Violence is apparent in the Aboriginal culture, that includes sexual abuse, alcoholism, substance abuse and many other social problems and crimes. This is so because of a manifestation of problems in relation to boredom, despondency due to cultural disintegration, unemployment, lack of education and so on. Well, at least that is what I know from reading the news. I've only been here for a little less than two years so I can't really say that I know a lot.

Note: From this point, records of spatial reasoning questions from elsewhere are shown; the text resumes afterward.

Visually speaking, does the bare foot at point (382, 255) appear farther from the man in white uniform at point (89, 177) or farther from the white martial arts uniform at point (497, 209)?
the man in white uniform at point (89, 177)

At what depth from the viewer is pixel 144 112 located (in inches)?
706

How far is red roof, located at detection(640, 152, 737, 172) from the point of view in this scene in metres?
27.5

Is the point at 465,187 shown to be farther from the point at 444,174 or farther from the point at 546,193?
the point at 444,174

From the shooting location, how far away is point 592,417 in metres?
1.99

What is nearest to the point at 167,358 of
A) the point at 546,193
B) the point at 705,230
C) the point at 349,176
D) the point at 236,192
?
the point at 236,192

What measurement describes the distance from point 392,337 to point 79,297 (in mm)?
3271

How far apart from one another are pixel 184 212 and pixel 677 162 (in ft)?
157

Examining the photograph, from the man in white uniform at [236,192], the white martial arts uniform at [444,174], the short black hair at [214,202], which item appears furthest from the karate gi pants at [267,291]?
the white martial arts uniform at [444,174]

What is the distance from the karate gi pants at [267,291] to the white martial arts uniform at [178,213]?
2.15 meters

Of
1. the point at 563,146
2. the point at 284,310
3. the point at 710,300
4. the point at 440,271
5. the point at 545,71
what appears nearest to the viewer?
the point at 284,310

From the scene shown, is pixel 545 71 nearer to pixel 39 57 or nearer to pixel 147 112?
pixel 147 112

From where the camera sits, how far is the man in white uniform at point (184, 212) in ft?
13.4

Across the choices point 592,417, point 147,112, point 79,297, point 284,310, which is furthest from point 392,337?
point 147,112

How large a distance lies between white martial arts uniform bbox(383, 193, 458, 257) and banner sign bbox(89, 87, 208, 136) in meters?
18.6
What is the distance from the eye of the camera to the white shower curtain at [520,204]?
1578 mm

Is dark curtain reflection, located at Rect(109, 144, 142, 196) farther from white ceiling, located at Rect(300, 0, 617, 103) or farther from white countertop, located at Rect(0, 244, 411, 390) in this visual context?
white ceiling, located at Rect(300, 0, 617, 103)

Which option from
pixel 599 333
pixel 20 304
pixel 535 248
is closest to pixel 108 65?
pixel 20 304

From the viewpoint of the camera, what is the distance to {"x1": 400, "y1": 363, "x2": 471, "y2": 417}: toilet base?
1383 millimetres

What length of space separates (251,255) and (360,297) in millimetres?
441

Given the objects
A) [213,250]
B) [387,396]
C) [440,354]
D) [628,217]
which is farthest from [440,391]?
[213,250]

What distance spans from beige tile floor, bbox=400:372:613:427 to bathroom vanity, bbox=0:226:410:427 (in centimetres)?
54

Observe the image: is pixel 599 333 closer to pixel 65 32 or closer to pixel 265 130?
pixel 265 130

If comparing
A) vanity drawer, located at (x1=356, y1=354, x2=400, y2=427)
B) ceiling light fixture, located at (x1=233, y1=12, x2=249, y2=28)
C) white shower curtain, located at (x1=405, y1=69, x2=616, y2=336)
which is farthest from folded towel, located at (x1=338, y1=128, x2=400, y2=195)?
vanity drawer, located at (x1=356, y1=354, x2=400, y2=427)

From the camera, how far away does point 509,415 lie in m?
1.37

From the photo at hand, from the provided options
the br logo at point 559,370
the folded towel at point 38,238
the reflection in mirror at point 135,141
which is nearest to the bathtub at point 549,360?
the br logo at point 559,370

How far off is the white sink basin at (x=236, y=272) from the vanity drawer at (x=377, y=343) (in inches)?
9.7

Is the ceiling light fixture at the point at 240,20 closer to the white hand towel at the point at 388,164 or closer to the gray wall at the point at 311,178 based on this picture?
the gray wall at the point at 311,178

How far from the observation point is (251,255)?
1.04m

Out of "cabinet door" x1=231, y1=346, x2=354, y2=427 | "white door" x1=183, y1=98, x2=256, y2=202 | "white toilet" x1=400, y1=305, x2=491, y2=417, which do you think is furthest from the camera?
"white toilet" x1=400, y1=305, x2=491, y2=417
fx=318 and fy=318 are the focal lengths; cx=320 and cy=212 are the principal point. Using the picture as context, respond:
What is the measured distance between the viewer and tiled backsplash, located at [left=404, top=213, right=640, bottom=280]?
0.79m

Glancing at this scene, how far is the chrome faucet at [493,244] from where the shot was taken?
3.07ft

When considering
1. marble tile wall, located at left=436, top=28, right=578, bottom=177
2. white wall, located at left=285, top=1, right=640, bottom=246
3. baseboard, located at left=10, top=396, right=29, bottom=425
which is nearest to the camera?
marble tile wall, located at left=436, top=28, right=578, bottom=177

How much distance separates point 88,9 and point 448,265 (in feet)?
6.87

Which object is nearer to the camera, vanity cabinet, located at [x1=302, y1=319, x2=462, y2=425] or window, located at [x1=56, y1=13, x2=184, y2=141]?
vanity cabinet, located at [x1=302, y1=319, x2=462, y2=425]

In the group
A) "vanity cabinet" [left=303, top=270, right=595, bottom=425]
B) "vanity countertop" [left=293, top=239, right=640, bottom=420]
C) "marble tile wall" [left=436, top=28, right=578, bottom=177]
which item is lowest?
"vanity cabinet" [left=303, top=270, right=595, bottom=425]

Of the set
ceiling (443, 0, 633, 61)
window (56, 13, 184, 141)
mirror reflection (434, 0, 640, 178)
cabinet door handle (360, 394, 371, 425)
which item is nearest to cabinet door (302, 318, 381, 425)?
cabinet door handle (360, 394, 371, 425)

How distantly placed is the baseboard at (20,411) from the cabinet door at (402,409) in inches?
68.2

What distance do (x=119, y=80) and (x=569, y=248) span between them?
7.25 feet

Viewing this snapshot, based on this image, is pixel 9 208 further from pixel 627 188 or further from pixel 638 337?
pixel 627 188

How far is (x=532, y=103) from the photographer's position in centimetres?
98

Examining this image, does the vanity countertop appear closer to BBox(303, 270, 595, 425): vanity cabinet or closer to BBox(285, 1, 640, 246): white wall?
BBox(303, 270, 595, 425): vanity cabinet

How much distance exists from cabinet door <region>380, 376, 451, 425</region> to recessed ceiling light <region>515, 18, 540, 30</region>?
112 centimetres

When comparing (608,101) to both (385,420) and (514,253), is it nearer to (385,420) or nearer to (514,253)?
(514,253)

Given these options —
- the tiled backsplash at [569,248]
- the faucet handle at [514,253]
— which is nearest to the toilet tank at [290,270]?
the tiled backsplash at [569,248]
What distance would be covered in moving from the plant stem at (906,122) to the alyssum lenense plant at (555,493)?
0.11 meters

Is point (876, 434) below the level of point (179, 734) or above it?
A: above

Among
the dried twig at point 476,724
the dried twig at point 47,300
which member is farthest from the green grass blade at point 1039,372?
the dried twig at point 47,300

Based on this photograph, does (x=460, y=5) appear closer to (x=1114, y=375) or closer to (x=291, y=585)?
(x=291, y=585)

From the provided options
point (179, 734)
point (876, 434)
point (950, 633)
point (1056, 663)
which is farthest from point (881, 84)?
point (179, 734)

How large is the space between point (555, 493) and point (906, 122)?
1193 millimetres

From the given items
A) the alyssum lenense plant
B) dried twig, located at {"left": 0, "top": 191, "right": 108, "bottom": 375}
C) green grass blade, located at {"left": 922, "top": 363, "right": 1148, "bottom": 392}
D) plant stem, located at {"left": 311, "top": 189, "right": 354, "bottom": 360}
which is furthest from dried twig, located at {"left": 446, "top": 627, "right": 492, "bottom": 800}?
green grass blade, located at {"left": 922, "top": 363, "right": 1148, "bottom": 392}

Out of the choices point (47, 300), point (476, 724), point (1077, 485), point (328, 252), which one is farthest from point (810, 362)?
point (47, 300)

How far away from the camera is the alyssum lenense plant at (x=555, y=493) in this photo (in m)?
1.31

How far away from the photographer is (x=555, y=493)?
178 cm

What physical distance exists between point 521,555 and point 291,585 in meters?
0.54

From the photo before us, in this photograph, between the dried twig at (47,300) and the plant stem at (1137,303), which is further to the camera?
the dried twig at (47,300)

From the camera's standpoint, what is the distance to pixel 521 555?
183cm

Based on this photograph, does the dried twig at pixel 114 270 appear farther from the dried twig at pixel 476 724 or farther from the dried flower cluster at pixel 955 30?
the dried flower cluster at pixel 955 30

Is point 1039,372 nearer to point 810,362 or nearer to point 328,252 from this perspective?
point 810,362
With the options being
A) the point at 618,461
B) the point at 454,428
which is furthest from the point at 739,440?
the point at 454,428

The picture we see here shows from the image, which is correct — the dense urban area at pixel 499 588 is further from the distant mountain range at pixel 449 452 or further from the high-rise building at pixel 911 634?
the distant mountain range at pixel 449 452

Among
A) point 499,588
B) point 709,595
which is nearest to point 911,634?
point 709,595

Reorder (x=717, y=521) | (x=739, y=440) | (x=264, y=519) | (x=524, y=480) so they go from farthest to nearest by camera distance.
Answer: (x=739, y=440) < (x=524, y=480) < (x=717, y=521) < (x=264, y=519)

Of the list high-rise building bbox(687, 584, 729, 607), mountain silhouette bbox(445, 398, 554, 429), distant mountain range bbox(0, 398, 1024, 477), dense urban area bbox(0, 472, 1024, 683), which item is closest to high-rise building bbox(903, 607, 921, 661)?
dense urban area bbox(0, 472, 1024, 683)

I recall that time when I was at the train station alone at night when there were two aboriginals asking me for money to take the train.
There are also times when I was just walking along the streets and there would be some aboriginals yakking away incoherently and yelling.
It can be quite unnerving. I just wish more can be done to help alleviate the social problems and all.
Anyway, the point is, my hesitation to help. I would give up my seat for someone in need, I would help an elderly neighbor push her heavy marketing goods up that slope in the neighborhood, I hold the door for others. In fact, I think that I am a relatively polite and helpful person.
What held me back was because I had to oppose to such characters and I thought of my own safety first because I do not have the capacity to fight or to defend myself. Guess I'm not that selfless after all.